*SOURCE DOCUMENT*

=== Begin Enclosure ===

I admit it---I like my space.  For context, I'm typing this from a 3BR Penthouse at HGVC's Lagoon Tower in Waikiki. There are four of us here.  The kids are already complaining about having to share a room when we move to a 2BR in Kings Land next week!


----------



## wed100105 (Jun 29, 2016)

bnoble said:


> I admit it---I like my space.  For context, I'm typing this from a 3BR Penthouse at HGVC's Lagoon Tower in Waikiki. There are four of us here.  The kids are already complaining about having to share a room when we move to a 2BR in Kings Land next week!



I love this! :whoopie: it sounds like you had a two week break from the kids' sports this summer. Enjoy your trip! 

We still have young kids. We're just loving having our own bedroom on trips. Bill and I can't figure out how our friends who travel and stay four people to a hotel room for a week can call that a vacation.


----------



## rfc0001 (Jun 29, 2016)

You might want to consider this :

https://www.youtube.com/watch?v=ApGhUd0yf5o


----------



## rfc0001 (Jun 29, 2016)

allenwyn said:


> You can actually have 6 in a one bedroom at VWL - 5 over three and one under 3.  We were just there with 3 adults, 2 kids and an infant



Accommodates vs. Sleeps - 

** OKW, AKV (except Value), BLT, & VGF 1 Bedroom Villas *Sleep *5; All other 1 Bedroom Villas *Sleep *4 – 5th guest can be *accommodated *(except AKV Value), but please note that NO ADDITIONAL BEDDING, LINENS OR TOWELS WILL BE PROVIDED.


----------



## icydog (Jun 29, 2016)

=== End Enclosure ===

*DATASET ENTRIES*
=== Begin Enclosure ===

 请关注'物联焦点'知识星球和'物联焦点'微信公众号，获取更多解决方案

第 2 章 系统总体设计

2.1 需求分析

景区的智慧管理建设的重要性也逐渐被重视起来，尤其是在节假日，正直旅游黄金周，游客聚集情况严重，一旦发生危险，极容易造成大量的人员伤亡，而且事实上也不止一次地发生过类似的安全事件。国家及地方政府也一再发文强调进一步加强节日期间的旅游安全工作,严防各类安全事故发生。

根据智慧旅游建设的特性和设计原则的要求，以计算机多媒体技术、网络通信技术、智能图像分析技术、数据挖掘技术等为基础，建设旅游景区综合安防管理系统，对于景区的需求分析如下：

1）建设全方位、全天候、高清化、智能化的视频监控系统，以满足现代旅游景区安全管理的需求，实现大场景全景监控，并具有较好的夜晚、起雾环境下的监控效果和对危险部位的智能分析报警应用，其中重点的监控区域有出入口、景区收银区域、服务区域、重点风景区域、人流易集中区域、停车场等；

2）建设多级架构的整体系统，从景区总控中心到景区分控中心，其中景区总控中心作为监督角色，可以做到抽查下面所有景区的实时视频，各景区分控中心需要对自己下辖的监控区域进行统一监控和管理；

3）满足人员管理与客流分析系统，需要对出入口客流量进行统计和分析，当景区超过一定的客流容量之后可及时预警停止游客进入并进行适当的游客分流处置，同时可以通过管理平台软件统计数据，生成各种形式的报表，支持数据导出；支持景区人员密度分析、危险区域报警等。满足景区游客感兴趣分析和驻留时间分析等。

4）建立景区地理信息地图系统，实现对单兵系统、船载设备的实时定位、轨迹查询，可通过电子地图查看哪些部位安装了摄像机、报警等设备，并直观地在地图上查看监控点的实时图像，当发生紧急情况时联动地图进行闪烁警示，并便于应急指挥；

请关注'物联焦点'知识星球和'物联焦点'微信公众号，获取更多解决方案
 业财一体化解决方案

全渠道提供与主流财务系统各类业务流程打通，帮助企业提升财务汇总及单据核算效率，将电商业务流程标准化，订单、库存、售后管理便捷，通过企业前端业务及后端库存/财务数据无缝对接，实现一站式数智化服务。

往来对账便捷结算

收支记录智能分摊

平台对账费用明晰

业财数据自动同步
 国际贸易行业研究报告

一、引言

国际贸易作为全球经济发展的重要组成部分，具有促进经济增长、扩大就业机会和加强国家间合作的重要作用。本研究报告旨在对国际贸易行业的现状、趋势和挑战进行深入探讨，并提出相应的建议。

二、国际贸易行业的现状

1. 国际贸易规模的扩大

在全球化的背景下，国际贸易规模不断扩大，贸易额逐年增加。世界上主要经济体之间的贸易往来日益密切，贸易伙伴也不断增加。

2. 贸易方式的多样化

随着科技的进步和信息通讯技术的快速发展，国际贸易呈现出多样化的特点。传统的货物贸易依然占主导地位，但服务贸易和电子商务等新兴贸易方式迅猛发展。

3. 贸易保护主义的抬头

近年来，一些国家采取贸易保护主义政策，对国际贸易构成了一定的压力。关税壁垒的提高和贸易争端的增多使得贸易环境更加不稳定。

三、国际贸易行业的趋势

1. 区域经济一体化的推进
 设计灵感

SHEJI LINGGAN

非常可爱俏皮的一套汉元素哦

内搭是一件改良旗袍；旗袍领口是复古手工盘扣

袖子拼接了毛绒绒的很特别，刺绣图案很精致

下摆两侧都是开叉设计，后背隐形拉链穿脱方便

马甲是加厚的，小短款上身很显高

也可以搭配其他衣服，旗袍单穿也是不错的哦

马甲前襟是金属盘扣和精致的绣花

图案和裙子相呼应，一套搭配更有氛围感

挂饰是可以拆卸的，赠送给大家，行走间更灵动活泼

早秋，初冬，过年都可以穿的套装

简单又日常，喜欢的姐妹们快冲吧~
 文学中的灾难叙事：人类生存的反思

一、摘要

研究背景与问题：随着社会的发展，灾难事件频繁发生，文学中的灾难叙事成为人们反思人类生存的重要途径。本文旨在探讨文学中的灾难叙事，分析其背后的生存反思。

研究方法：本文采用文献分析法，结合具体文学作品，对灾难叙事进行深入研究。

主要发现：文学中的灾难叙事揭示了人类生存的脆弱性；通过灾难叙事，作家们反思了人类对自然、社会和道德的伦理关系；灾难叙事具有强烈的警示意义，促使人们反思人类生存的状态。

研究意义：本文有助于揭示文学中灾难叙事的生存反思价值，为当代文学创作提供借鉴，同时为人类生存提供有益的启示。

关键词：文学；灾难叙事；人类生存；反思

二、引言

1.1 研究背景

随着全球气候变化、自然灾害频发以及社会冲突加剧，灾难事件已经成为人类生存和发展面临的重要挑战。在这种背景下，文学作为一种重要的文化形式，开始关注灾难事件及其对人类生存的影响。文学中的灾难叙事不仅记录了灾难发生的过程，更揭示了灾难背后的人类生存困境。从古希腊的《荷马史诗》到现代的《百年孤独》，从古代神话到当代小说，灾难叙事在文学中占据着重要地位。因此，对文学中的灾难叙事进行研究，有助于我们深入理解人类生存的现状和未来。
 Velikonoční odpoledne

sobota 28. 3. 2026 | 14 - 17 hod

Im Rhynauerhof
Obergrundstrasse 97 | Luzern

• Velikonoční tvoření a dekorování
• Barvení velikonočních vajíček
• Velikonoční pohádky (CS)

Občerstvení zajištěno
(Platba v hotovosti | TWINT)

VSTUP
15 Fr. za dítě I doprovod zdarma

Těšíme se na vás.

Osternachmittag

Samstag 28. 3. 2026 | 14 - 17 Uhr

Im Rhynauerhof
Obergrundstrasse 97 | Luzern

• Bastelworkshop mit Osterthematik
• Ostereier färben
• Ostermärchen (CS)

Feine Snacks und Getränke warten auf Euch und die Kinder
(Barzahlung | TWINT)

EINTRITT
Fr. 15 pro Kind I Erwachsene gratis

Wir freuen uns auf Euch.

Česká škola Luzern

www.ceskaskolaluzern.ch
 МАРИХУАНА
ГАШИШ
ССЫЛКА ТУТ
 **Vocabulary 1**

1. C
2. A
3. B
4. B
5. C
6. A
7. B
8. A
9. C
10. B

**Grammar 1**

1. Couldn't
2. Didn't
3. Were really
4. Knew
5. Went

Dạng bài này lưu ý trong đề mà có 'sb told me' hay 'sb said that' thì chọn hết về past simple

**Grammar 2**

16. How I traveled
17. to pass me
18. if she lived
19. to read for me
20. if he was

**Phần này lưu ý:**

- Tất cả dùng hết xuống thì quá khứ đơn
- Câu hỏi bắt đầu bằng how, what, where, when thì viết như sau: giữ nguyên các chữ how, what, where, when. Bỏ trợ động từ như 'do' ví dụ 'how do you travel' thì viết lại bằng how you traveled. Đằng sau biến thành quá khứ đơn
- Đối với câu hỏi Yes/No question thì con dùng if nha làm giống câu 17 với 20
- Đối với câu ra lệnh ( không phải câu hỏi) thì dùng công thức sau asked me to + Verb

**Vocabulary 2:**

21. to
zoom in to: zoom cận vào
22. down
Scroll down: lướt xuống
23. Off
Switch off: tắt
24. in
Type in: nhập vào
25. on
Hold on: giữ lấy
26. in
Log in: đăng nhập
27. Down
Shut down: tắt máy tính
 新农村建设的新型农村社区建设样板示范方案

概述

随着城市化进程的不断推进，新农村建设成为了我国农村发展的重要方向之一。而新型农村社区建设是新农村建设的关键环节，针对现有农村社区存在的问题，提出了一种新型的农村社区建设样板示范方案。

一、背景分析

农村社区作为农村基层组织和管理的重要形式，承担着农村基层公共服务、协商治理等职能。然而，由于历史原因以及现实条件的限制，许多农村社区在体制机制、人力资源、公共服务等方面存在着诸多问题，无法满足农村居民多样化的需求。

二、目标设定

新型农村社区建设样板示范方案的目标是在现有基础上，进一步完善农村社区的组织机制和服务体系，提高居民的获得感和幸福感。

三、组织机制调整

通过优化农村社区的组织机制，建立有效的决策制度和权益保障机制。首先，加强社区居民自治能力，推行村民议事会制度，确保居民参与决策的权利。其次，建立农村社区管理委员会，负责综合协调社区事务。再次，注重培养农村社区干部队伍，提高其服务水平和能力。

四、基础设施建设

=== End Enclosure ===

*INSTRUCTIONS FOR THE TASK*
Extend the forum thread about vacation room sizes from the point where it stops. The items are not needed for this work.

*FINAL ANSWER*
rfc0001 said:


> You might want to consider this :
> 
> https://www.youtube.com/watch?v=ApGhUd0yf5o



That's unacceptable.  Disney should shut the VWL resort down with all that heavy equipment everywhere. That's not my idea of a vacation


----------



## frank808 (Jun 29, 2016)

bnoble said:


> I admit it---I like my space.  For context, I'm typing this from a 3BR Penthouse at HGVC's Lagoon Tower in Waikiki. There are four of us here.  The kids are already complaining about having to share a room when we move to a 2BR in Kings Land next week!


What room location did you get?  Was it one of the 4 corner 3br units?  Was this through hgvc or rci?


----------



## wed100105 (Jun 30, 2016)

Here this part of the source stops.